My favorite sessions from AWS re:Invent 2018

Small curated list of some my favorite sessions from re:Invent 2018 related to things I like: scalability, resiliency, chaos engineering and (global) architecture.

Some of these talks are great for their content, some are great for their speaker, some are just great. All have very interesting things to take home to think about and learn from. As for the 1000 other sessions from re:Invent, no discrimination, I just can’t like nor check every talk :)So, if you think I missed a really great or important session, please do write a comment! Thanks.


Close Loops & Opening Minds: How to Take Control of Systems, Big & Small (ARC337)

Whether it’s distributing configurations and customer settings, launching instances, or responding to surges in load, having a great control plane is key to the success of any system or service. Come hear about the techniques we use to build stable and scalable control planes at Amazon. We dive deep into the designs that power the most reliable systems at AWS. We share hard-earned operational lessons and explain academic control theory in easy-to-apply patterns and principles that are immediately useful in your own designs.

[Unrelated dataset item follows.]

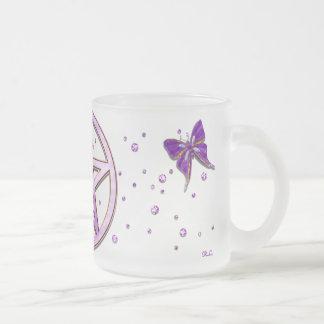 Arte Jeweled amatista de la mariposa de Wiccan Taza Cristal Mate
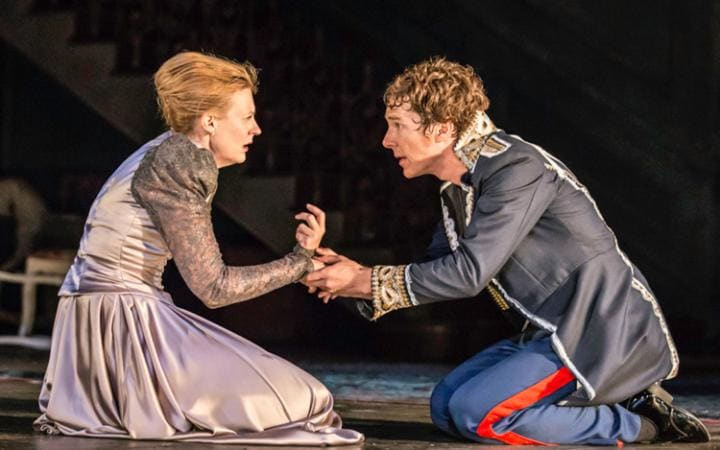 https://i0.wp.com/www.telegraph.co.uk/content/dam/theatre/hamlet/hamlet-anastasia-hille-large.jpg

Chaos Engineering and Scalability at Audible.com (ARC308)

At Audible, we have invested in chaos engineering. In this session, we describe the experiment frameworks and some of the testing we’ve done on AWS, including using serverless technologies. We also discuss the scalability testing that we performed in order to gain full confidence in our entire system.


Globalizing Player Accounts at Riot Games While Maintaining Availability (ARC314)

The Player Accounts team at Riot Games needed to consolidate the player account infrastructure and provide a single, global accounts system for the League of Legends player base. To do this, they migrated hundreds of millions of player accounts into a consolidated, globally replicated composite database cluster in AWS. This provided higher fault tolerance and lower latency access to account data. In this talk, we discuss this effort to migrate eight disparate database clusters into AWS as a single composite database cluster replicated in four different AWS regions, provisioned with terraform, and managed and operated by Ansible.


How AWS Minimizes the Blast Radius of Failures (ARC338)

At AWS, we obsess over operational excellence. We have a deep understanding of system availability, informed by over a decade of experience operating the cloud and our roots of operating Amazon.com for nearly a quarter-century. One thing we’ve learned is that failures come in many forms, some expected, and some unexpected. It’s vital to build from the ground up and embrace failure. A core consideration is how to minimize the “blast radius” of any failures. In this talk, we discuss a range of blast radius reduction design techniques that we employ, including cell-based architecture, shuffle-sharding, availability zone independence, and region isolation. We also discuss how blast radius reduction infuses our operational practices.


How Intuit TurboTax Ran Entirely on AWS for 2017 Taxes (ARC307)

In this session, Intuit presents how they prepared TurboTax to take the production load, and how they gained the confidence to run their 2017 peak activity entirely on AWS. They discuss resiliency testing, game days, operational run books, working with AWS Support, and how each of these activities impacted their confidence in their reliability and availability.


Applying Principles of Chaos Engineering to Serverless (DVC305)

Chaos engineering focuses on improving system resilience through controlled experiments, exposing the inherent chaos and failure modes in our system before they manifest in production and impact users. However, much of the publicized tools and articles focus on killing Amazon EC2.


Netflix: Iterating on Stateful Services in the Cloud (DAT406)

While stateless services are suitable for many architectures, stateful services are also useful and sometimes overlooked. In this session, we hear from Netflix about the unique challenges of upgrading stateful services in the cloud, architectural advice to make iterating on stateful services easy, and concrete tools and infrastructure you can use on AWS to make upgrading easy.


Breaking Containers: Chaos Engineering for Modern Applications on AWS (CON310)

You may have heard of the buzzwords “chaos engineering” and “containers.” But what do they have to do with each other? In this session, we introduce chaos engineering and share a live demo of how to practice chaos engineering principles on AWS. We walk through chaos engineering practices, tools, and success metrics you can use to inject failures in order to make your systems more reliable.


-Adrian